Question

A highly rigid cubical block A of small mass M and side L is fixed rigidly on another cubical block B of same dimensions and of low modulus of rigidity η, such that the lower face of A completely covers the upper face of B. The lower face of B is rigidly held on a horizontal surface. A small force F is applied perpendicular to one of the side faces of A at the top. The side of B turns by an angle $\phi$. Now the whole arrangement is turned upside down so that lower face of A is rigidly held to the horizontal surface and we apply a small force F perpendicular to the side face of B at the top. The Side of B now turns by an angle.

• A. $\phi$
• B. $\phi/2$
• C. $\phi/3$
• D. Zero

Answer 1

Answer: (A)

$\phi$

Answer 2

In the first scenario, block B is at the bottom and block A is on top. A force F is applied to the top of block A, causing a shear stress on block B. The shear stress is $\tau_1 = F/L^2$. The shear strain is $\gamma_1 = \tau_1/\eta = F/(\eta L^2)$. For small angles, the angle of turn $\phi$ is approximately equal to the shear strain: $\phi \approx \gamma_1 = F/(\eta L^2)$.
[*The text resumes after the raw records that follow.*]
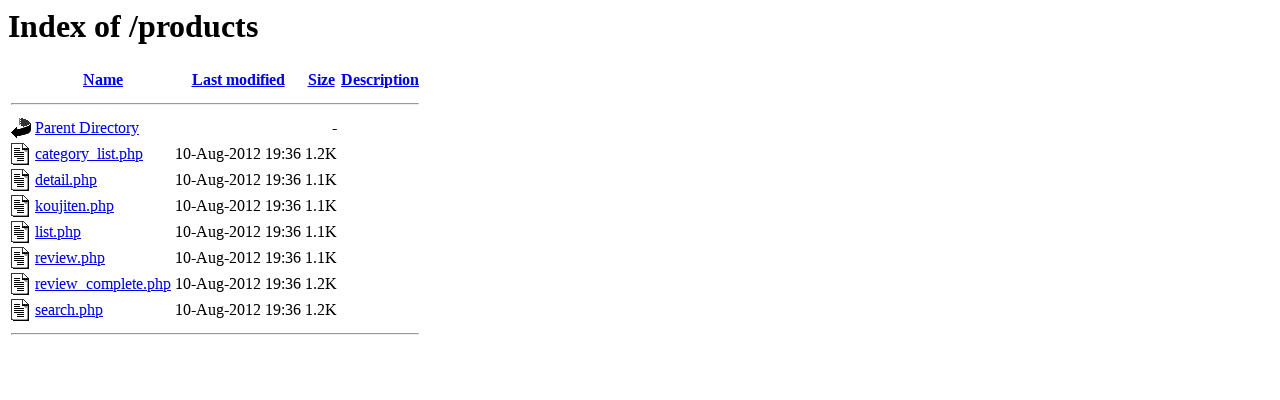

--- FILE ---
content_type: text/html;charset=UTF-8
request_url: http://ekata.miyako-inc.jp/products/?category_id=718&pageno=2
body_size: 2065
content:
<!DOCTYPE HTML PUBLIC "-//W3C//DTD HTML 3.2 Final//EN">
<html>
 <head>
  <title>Index of /products</title>
 </head>
 <body>
<h1>Index of /products</h1>
<table><tr><th><img src="/icons/blank.gif" alt="[ICO]"></th><th><a href="?C=N;O=D">Name</a></th><th><a href="?C=M;O=A">Last modified</a></th><th><a href="?C=S;O=A">Size</a></th><th><a href="?C=D;O=A">Description</a></th></tr><tr><th colspan="5"><hr></th></tr>
<tr><td valign="top"><img src="/icons/back.gif" alt="[DIR]"></td><td><a href="/">Parent Directory</a></td><td>&nbsp;</td><td align="right">  - </td><td>&nbsp;</td></tr>
<tr><td valign="top"><img src="/icons/text.gif" alt="[TXT]"></td><td><a href="category_list.php">category_list.php</a></td><td align="right">10-Aug-2012 19:36  </td><td align="right">1.2K</td><td>&nbsp;</td></tr>
<tr><td valign="top"><img src="/icons/text.gif" alt="[TXT]"></td><td><a href="detail.php">detail.php</a></td><td align="right">10-Aug-2012 19:36  </td><td align="right">1.1K</td><td>&nbsp;</td></tr>
<tr><td valign="top"><img src="/icons/text.gif" alt="[TXT]"></td><td><a href="koujiten.php">koujiten.php</a></td><td align="right">10-Aug-2012 19:36  </td><td align="right">1.1K</td><td>&nbsp;</td></tr>
<tr><td valign="top"><img src="/icons/text.gif" alt="[TXT]"></td><td><a href="list.php">list.php</a></td><td align="right">10-Aug-2012 19:36  </td><td align="right">1.1K</td><td>&nbsp;</td></tr>
<tr><td valign="top"><img src="/icons/text.gif" alt="[TXT]"></td><td><a href="review.php">review.php</a></td><td align="right">10-Aug-2012 19:36  </td><td align="right">1.1K</td><td>&nbsp;</td></tr>
<tr><td valign="top"><img src="/icons/text.gif" alt="[TXT]"></td><td><a href="review_complete.php">review_complete.php</a></td><td align="right">10-Aug-2012 19:36  </td><td align="right">1.2K</td><td>&nbsp;</td></tr>
<tr><td valign="top"><img src="/icons/text.gif" alt="[TXT]"></td><td><a href="search.php">search.php</a></td><td align="right">10-Aug-2012 19:36  </td><td align="right">1.2K</td><td>&nbsp;</td></tr>
<tr><th colspan="5"><hr></th></tr>
</table>
</body></html>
In the second scenario, the arrangement is inverted. Block A is now at the bottom, fixed to the horizontal surface, and block B is on top. The force F is applied to the top of block B. This again causes a shear stress on block B. The shear stress is $\tau_2 = F/L^2$. The shear strain is $\gamma_2 = \tau_2/\eta = F/(\eta L^2)$. Let the new angle of turn be $\phi_2$. For small angles, $\phi_2 \approx \gamma_2 = F/(\eta L^2)$.

Comparing the two angles, we see that $\phi = F/(\eta L^2)$ and $\phi_2 = F/(\eta L^2)$. Therefore, $\phi_2 = \phi$. The angle of turn remains the same regardless of which block is on top, as long as the force is applied to the upper block and the lower block is fixed.